▶ **Instructions to follow**: Take nothing but the lines from the one with "Modern Exterior of" through the one with "As nuvens escuras" in the entries below, both ends kept, and return them exactly with pictures left out.

▶ **Task input**:
-- Opening Marker --

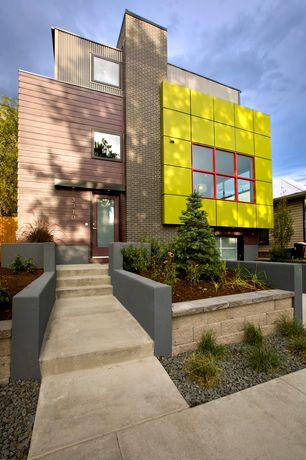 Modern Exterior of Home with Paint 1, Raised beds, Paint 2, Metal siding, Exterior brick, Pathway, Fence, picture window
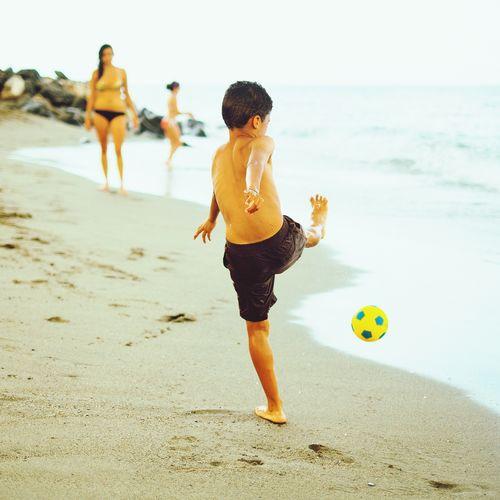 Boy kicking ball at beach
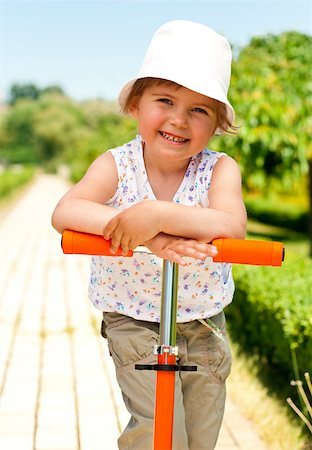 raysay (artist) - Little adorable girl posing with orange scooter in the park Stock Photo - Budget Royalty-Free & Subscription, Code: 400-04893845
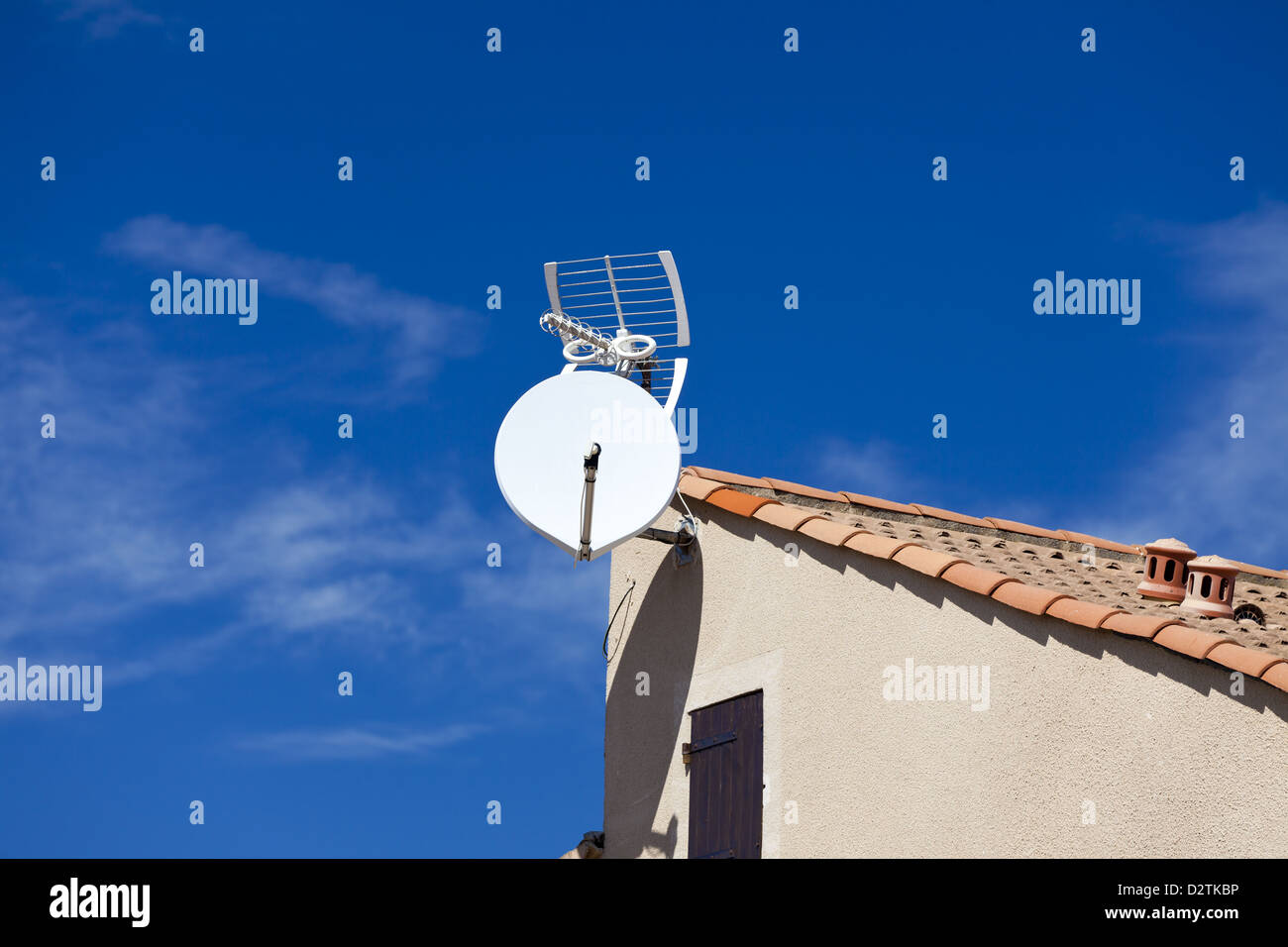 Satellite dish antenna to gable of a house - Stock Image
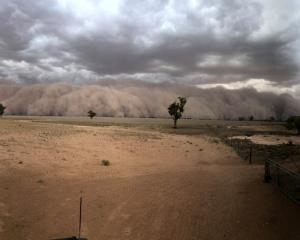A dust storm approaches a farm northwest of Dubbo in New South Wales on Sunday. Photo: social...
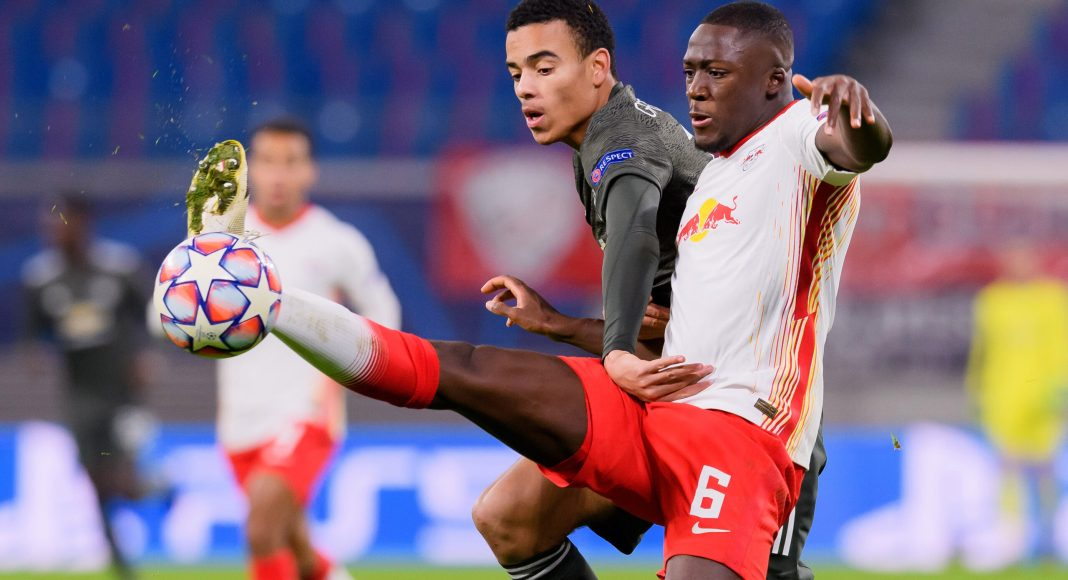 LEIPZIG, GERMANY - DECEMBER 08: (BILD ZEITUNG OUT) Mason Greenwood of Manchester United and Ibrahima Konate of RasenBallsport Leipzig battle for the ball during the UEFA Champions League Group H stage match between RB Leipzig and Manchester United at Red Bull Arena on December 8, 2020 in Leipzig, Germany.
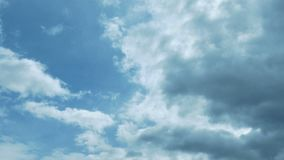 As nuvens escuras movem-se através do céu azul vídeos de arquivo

-- Closing Marker --
-- Opening Marker --

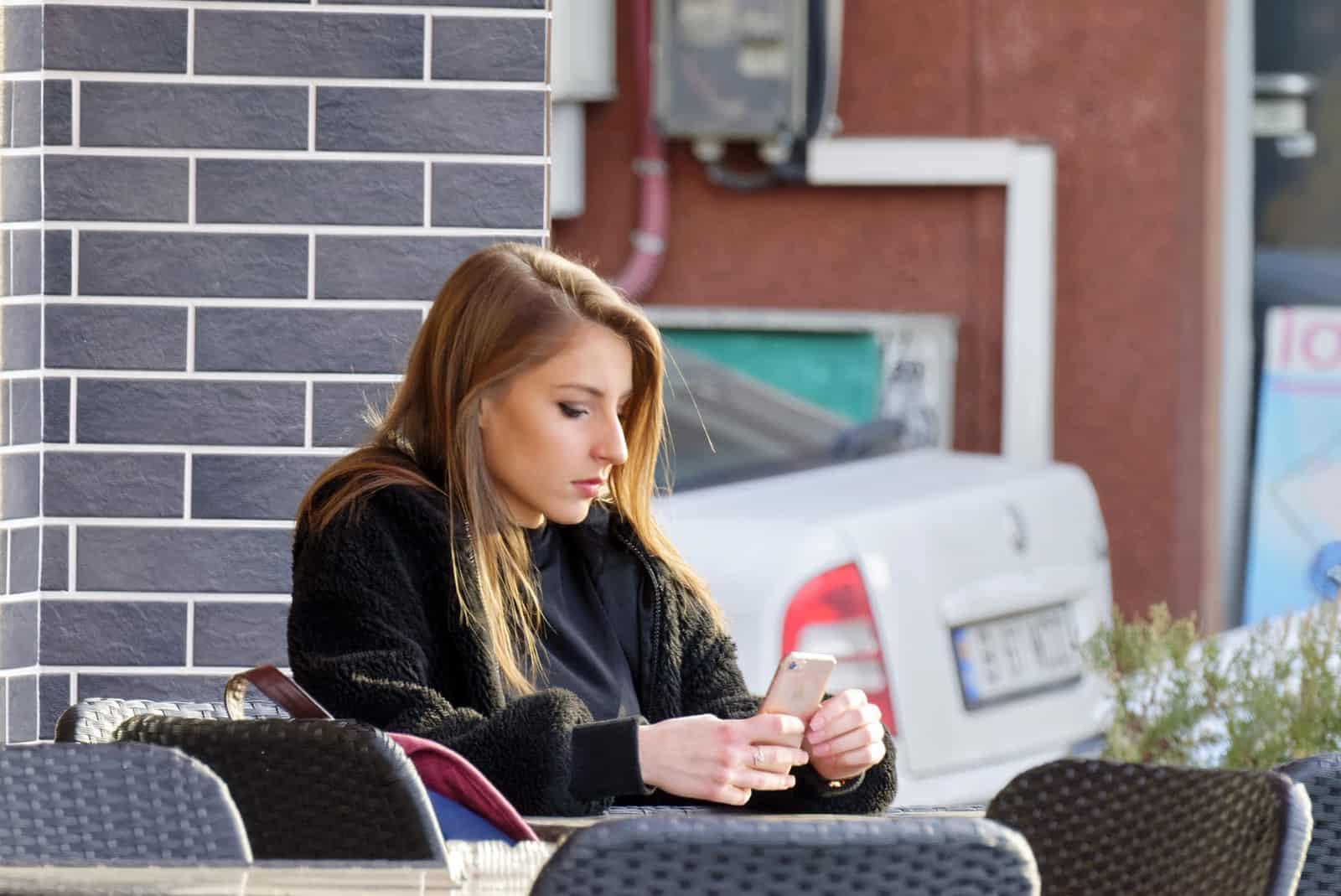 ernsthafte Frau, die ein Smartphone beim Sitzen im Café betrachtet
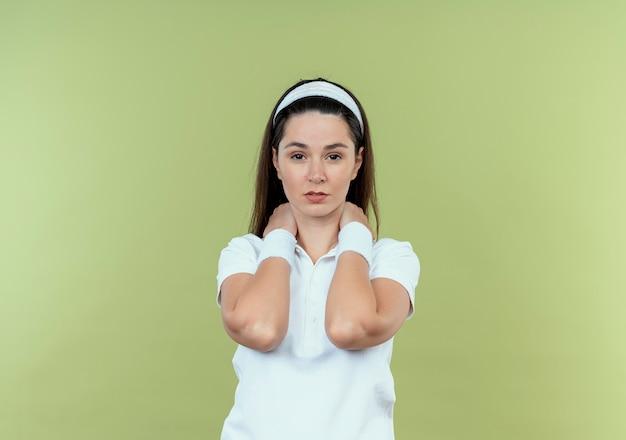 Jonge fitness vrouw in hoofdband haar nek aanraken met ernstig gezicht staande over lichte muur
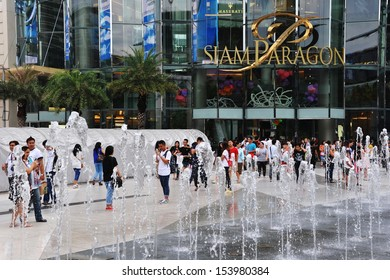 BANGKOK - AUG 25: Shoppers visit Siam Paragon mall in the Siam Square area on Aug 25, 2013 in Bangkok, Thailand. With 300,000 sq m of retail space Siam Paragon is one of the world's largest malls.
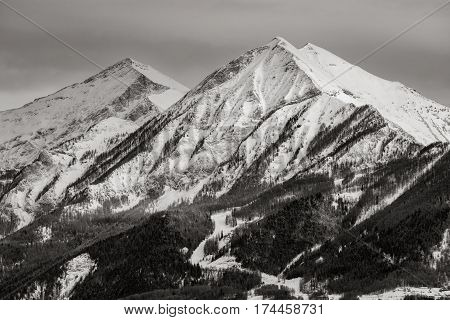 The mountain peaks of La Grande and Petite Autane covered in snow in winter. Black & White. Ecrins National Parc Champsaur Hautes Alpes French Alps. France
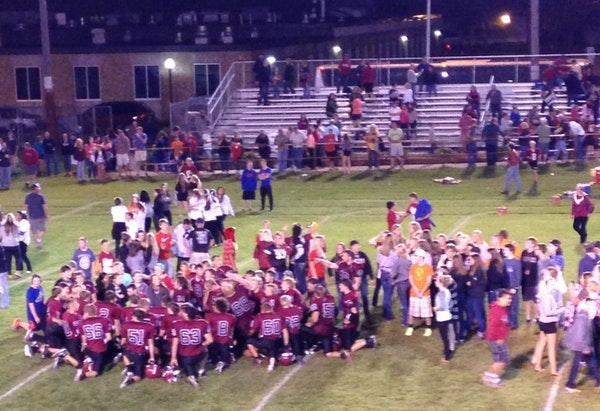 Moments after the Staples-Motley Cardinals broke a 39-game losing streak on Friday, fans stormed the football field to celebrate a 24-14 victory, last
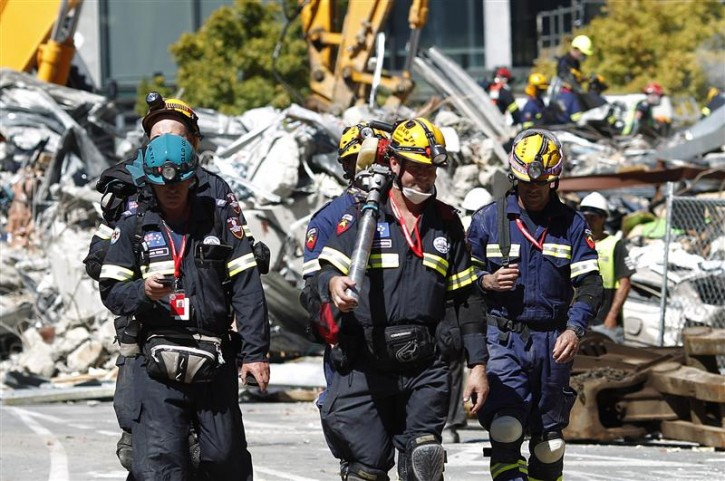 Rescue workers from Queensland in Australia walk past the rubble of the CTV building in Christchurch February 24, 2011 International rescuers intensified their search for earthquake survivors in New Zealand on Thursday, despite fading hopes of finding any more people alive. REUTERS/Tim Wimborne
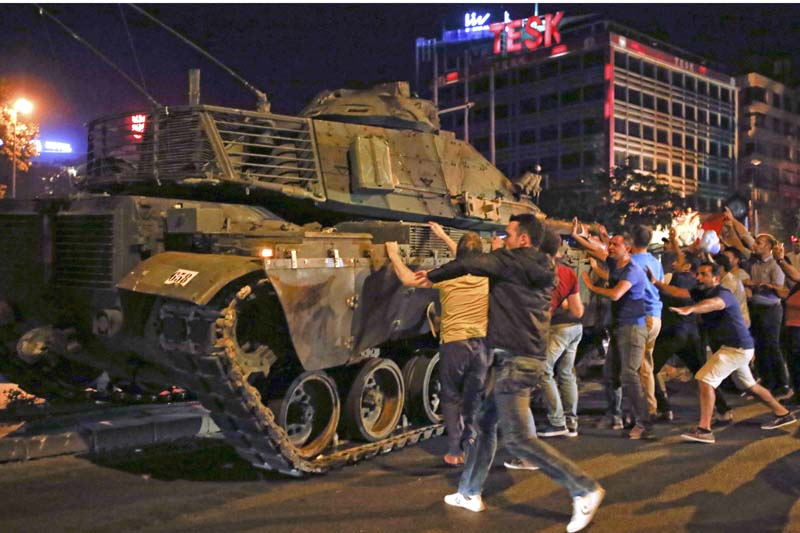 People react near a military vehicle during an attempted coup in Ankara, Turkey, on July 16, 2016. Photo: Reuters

-- Closing Marker --

▶ **Exercise answer**:
 Modern Exterior of Home with Paint 1, Raised beds, Paint 2, Metal siding, Exterior brick, Pathway, Fence, picture window
 Boy kicking ball at beach
 raysay (artist) - Little adorable girl posing with orange scooter in the park Stock Photo - Budget Royalty-Free & Subscription, Code: 400-04893845
 Satellite dish antenna to gable of a house - Stock Image
A dust storm approaches a farm northwest of Dubbo in New South Wales on Sunday. Photo: social...
 LEIPZIG, GERMANY - DECEMBER 08: (BILD ZEITUNG OUT) Mason Greenwood of Manchester United and Ibrahima Konate of RasenBallsport Leipzig battle for the ball during the UEFA Champions League Group H stage match between RB Leipzig and Manchester United at Red Bull Arena on December 8, 2020 in Leipzig, Germany.
 As nuvens escuras movem-se através do céu azul vídeos de arquivo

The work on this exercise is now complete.